練習問題:
• a. 診療記録システムの記事に「〜技術」という名前で出てくる技術を、すべて挙げよ。
• b. 診療記録システムの記事のうち、「富士ゼロックスが独自のドキュ」で始まり「有効性を確認したとしている。」に至るまでの部分を、一字も変えずに書き写せ。

課題文:
# # # #
富士ゼロックスが独自のドキュメント技術を用いて診療記録の二次利用を効率化するシステムを開発し、津山中央病院との共同実験を実施。その有効性を確認した。
富士ゼロックスは1月5日、病院が保管する診療記録の二次利用を効率化するシステムを開発し、岡山県の財団法人津山慈風会 津山中央病院と共同で評価実験を行い、その有効性を確認したと発表した。
富士ゼロックスは、電子文書や紙媒体などの多様な診療記録を汎用的な電子のドキュメント形式に統一し、原本性を担保して集中管理する「診療記録統合管理ソリューション」を2010年から展開している。今回、記録の保管・管理にとどまらず、さらなる有効活用へのニーズに応えるため、津山中央病院と連携し、保管されている記録を迅速かつ効率的に活用できるシステムを試作し、その評価実験を実施した。
今回、富士ゼロックスはスキャン文書の情報を高精度で解析する画像処理技術、解析結果を希望の形式に変換して集計できるハンドリング技術など、同社が持つ技術を組み合わせたシステムを開発。このシステムでは、PC端末画面で文書をプレビューしながら、ドラッグ&ドロップなどの操作で情報の抽出や集計が可能。同社によると、従来は手作業で行っていた情報収集や集計の工数を削減できるという。また、一度ルールを設定すれば、電子文書や紙などの媒体の違いを意識することなく、同一レイアウトの文書として一括処理できるとしている。
津山中央病院との共同実験では、患者満足度アンケートや問診票など、手書きで記入する形式の定型文書をスキャンして電子文書に変換し、そこから情報を抽出する実験を行った。その結果、高精度のデータ抽出と自動的な集計作業の実施に成功し、今後の実用化に向けた有効性を確認したとしている。
富士ゼロックスによると、さらに機能を強化して適用範囲を広げることで、例えば、既往歴・生活歴として問診票に記載された情報を自動集計して合併症のリスク評価を行い、高リスク患者を抽出するなど、診療行為における判断材料として活用できるという。
# # # #
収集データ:
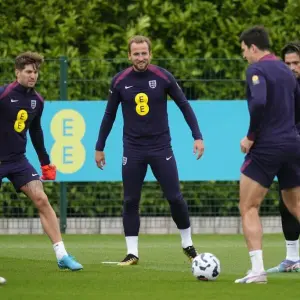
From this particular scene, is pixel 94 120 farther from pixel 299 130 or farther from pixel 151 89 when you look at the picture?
pixel 299 130

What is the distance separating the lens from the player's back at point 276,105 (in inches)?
408

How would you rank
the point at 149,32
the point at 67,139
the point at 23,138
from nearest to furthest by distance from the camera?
the point at 23,138
the point at 67,139
the point at 149,32

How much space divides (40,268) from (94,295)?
8.78ft

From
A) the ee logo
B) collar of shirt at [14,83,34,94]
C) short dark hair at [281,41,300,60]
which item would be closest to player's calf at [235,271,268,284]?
short dark hair at [281,41,300,60]

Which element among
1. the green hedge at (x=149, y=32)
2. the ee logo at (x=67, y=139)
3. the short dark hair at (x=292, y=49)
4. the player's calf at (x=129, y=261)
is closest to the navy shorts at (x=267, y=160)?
the short dark hair at (x=292, y=49)

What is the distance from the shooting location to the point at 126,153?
42.6 feet

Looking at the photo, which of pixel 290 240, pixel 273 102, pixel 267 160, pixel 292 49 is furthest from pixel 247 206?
pixel 292 49

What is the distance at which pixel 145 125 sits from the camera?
12812 mm

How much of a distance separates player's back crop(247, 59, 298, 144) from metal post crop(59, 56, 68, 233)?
7.87 meters

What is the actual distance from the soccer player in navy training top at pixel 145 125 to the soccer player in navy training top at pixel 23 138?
1.02m

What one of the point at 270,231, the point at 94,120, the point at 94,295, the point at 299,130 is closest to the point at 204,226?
the point at 270,231

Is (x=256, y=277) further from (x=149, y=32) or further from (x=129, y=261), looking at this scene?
(x=149, y=32)

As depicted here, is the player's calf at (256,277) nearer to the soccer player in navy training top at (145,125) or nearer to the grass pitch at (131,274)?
Answer: the grass pitch at (131,274)

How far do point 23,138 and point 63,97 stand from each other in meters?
5.64
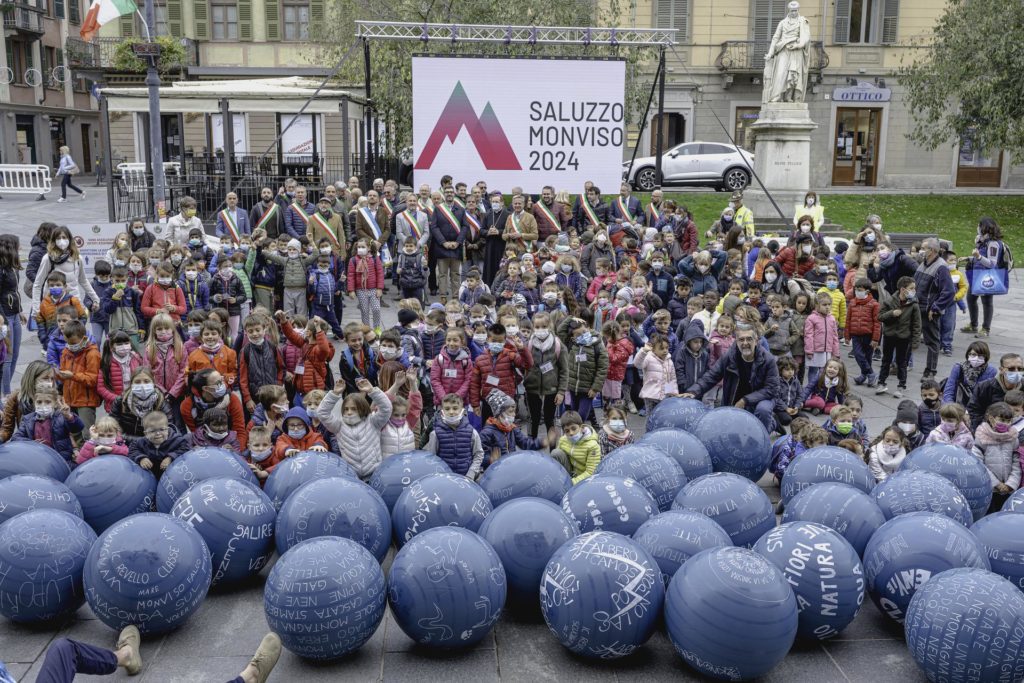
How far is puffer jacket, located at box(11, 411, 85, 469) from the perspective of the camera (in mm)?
9969

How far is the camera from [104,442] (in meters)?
9.30

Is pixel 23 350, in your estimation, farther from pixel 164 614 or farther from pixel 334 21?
pixel 334 21

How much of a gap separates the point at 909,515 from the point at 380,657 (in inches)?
165

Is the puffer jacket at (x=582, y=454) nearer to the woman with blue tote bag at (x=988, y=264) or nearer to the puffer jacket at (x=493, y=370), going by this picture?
the puffer jacket at (x=493, y=370)

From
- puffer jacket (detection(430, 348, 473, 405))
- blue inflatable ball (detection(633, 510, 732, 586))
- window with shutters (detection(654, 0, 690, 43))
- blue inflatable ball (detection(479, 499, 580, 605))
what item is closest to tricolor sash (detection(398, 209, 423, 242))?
puffer jacket (detection(430, 348, 473, 405))

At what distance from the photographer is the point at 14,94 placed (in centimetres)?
4769

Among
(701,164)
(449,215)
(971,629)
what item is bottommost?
(971,629)

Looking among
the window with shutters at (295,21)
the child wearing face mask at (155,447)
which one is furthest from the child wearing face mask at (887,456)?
the window with shutters at (295,21)

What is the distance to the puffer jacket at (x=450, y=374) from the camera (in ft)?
37.5

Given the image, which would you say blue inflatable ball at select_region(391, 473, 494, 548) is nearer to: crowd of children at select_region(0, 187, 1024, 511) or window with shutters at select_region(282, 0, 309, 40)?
crowd of children at select_region(0, 187, 1024, 511)

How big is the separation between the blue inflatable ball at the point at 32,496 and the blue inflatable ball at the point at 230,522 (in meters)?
0.95

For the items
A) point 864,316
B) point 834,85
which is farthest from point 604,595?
point 834,85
# # # #
各問の解答:
• a. ドキュメント技術、画像処理技術、ハンドリング技術

• b.
富士ゼロックスが独自のドキュメント技術を用いて診療記録の二次利用を効率化するシステムを開発し、津山中央病院との共同実験を実施。その有効性を確認した。
富士ゼロックスは1月5日、病院が保管する診療記録の二次利用を効率化するシステムを開発し、岡山県の財団法人津山慈風会 津山中央病院と共同で評価実験を行い、その有効性を確認したと発表した。
富士ゼロックスは、電子文書や紙媒体などの多様な診療記録を汎用的な電子のドキュメント形式に統一し、原本性を担保して集中管理する「診療記録統合管理ソリューション」を2010年から展開している。今回、記録の保管・管理にとどまらず、さらなる有効活用へのニーズに応えるため、津山中央病院と連携し、保管されている記録を迅速かつ効率的に活用できるシステムを試作し、その評価実験を実施した。
今回、富士ゼロックスはスキャン文書の情報を高精度で解析する画像処理技術、解析結果を希望の形式に変換して集計できるハンドリング技術など、同社が持つ技術を組み合わせたシステムを開発。このシステムでは、PC端末画面で文書をプレビューしながら、ドラッグ&ドロップなどの操作で情報の抽出や集計が可能。同社によると、従来は手作業で行っていた情報収集や集計の工数を削減できるという。また、一度ルールを設定すれば、電子文書や紙などの媒体の違いを意識することなく、同一レイアウトの文書として一括処理できるとしている。
津山中央病院との共同実験では、患者満足度アンケートや問診票など、手書きで記入する形式の定型文書をスキャンして電子文書に変換し、そこから情報を抽出する実験を行った。その結果、高精度のデータ抽出と自動的な集計作業の実施に成功し、今後の実用化に向けた有効性を確認したとしている。